====== MATERIAL ======

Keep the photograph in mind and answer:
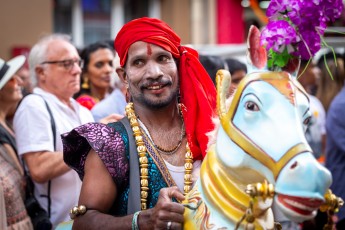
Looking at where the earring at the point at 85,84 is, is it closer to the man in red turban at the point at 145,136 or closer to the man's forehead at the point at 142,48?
the man in red turban at the point at 145,136

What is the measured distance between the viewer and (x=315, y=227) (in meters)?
5.64

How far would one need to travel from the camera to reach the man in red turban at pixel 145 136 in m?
2.83

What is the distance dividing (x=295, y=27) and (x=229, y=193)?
0.66 metres

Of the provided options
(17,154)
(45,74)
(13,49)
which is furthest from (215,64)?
(13,49)

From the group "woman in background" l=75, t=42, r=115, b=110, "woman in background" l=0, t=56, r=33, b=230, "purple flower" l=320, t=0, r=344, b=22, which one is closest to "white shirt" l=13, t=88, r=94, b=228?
"woman in background" l=0, t=56, r=33, b=230

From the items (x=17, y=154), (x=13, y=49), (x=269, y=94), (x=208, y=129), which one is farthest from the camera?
(x=13, y=49)

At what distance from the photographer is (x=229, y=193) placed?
242 cm

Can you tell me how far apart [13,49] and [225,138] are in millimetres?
10328

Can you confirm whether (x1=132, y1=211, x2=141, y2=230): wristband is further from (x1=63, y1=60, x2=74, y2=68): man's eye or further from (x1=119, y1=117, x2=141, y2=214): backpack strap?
(x1=63, y1=60, x2=74, y2=68): man's eye

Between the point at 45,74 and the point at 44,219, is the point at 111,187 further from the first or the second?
the point at 45,74

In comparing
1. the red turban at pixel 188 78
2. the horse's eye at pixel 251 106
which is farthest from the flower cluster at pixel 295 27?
the red turban at pixel 188 78

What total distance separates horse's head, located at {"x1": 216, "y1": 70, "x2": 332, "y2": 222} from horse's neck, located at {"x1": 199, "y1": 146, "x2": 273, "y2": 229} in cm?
3

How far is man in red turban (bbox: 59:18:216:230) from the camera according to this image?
2832mm

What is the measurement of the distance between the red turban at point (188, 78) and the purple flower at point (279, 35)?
2.19ft
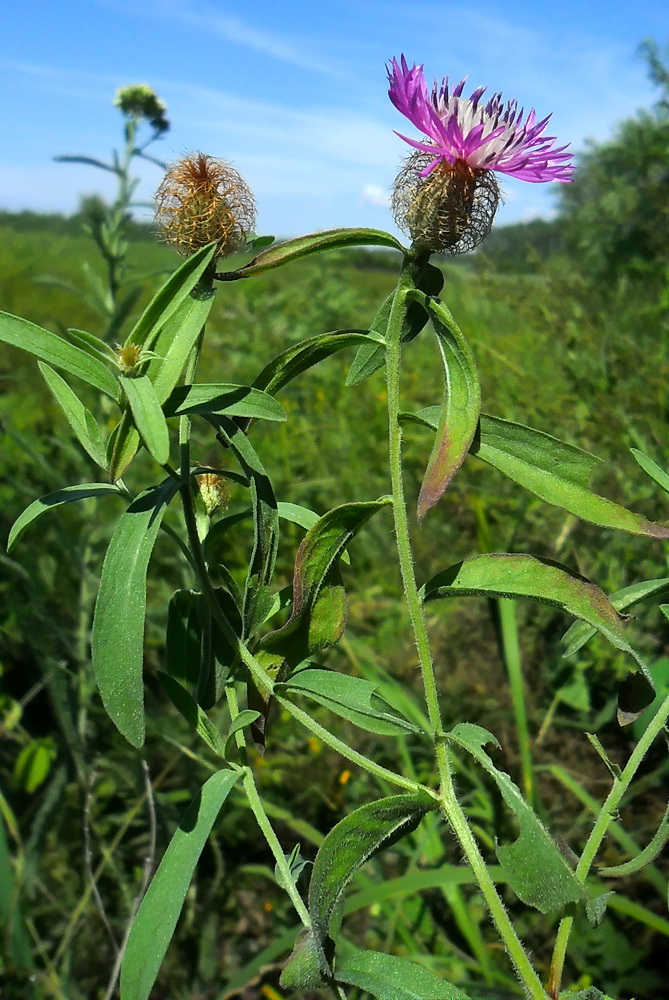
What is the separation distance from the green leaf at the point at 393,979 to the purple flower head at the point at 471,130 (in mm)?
715

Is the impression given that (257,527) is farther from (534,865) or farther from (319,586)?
(534,865)

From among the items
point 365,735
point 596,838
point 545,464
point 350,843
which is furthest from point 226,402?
point 365,735

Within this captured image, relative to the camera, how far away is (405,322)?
2.68ft

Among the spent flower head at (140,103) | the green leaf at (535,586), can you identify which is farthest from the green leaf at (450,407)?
the spent flower head at (140,103)

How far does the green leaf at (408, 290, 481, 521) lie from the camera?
0.67 metres

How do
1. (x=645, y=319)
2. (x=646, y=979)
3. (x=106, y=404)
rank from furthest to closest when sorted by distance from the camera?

======

- REQUIRED TASK
Rewrite the full listing above with every "purple flower" renamed to "violet flower" and nothing else altered, omitting the pictures.

- RESULT FOR THIS EXERCISE
Keep the photograph in mind and answer:
Looking at where the earring at the point at 85,84 is, is it closer to the man in red turban at the point at 145,136 or closer to the man's forehead at the point at 142,48?
the man in red turban at the point at 145,136

What is the measured distance between the viewer and (x=315, y=227) (in meters)?
5.64

How far would one need to travel from the camera to reach the man in red turban at pixel 145 136 in m?
2.83

What is the distance dividing (x=295, y=27) and (x=229, y=193)?
0.66 metres

Of the provided options
(17,154)
(45,74)
(13,49)
which is furthest from (215,64)?
(13,49)

From the group "woman in background" l=75, t=42, r=115, b=110, "woman in background" l=0, t=56, r=33, b=230, "violet flower" l=320, t=0, r=344, b=22, which one is closest to "white shirt" l=13, t=88, r=94, b=228?
"woman in background" l=0, t=56, r=33, b=230

From the items (x=17, y=154), (x=13, y=49), (x=269, y=94), (x=208, y=129), which one is farthest from the camera?
(x=13, y=49)

At what distance from the photographer is (x=229, y=193) placed?
242 cm

Can you tell me how far apart [13,49] and [225,138] are in millimetres?
10328

Can you confirm whether (x1=132, y1=211, x2=141, y2=230): wristband is further from (x1=63, y1=60, x2=74, y2=68): man's eye or further from (x1=119, y1=117, x2=141, y2=214): backpack strap?
(x1=63, y1=60, x2=74, y2=68): man's eye

Between the point at 45,74 and the point at 44,219, is the point at 111,187 further from the first or the second?
the point at 45,74

In comparing
1. the red turban at pixel 188 78
2. the horse's eye at pixel 251 106
which is farthest from the flower cluster at pixel 295 27?
the red turban at pixel 188 78

What total distance separates horse's head, located at {"x1": 216, "y1": 70, "x2": 332, "y2": 222} from horse's neck, located at {"x1": 199, "y1": 146, "x2": 273, "y2": 229} in cm?
3

How far is man in red turban (bbox: 59:18:216:230) from the camera according to this image?
2832mm

What is the measurement of the distance between the red turban at point (188, 78) and the violet flower at point (279, 35)?
2.19ft
What is the separation distance from the green leaf at the point at 393,979 to the violet flower head at the point at 471,130 (in mm)?
715

Is the impression given that (257,527) is farther from (534,865) or farther from (319,586)?
(534,865)

From among the items
point 365,735
point 596,838
point 545,464
point 350,843
which is furthest from point 226,402?
point 365,735

Within this captured image, relative to the camera, how far away is (405,322)?
2.68ft

Among the spent flower head at (140,103) | the green leaf at (535,586), can you identify which is farthest from the green leaf at (450,407)?
the spent flower head at (140,103)

How far does the green leaf at (408, 290, 481, 521) lie from the camera?
0.67 metres

How do
1. (x=645, y=319)
2. (x=646, y=979)
3. (x=106, y=404)
rank from furthest to closest when sorted by distance from the camera?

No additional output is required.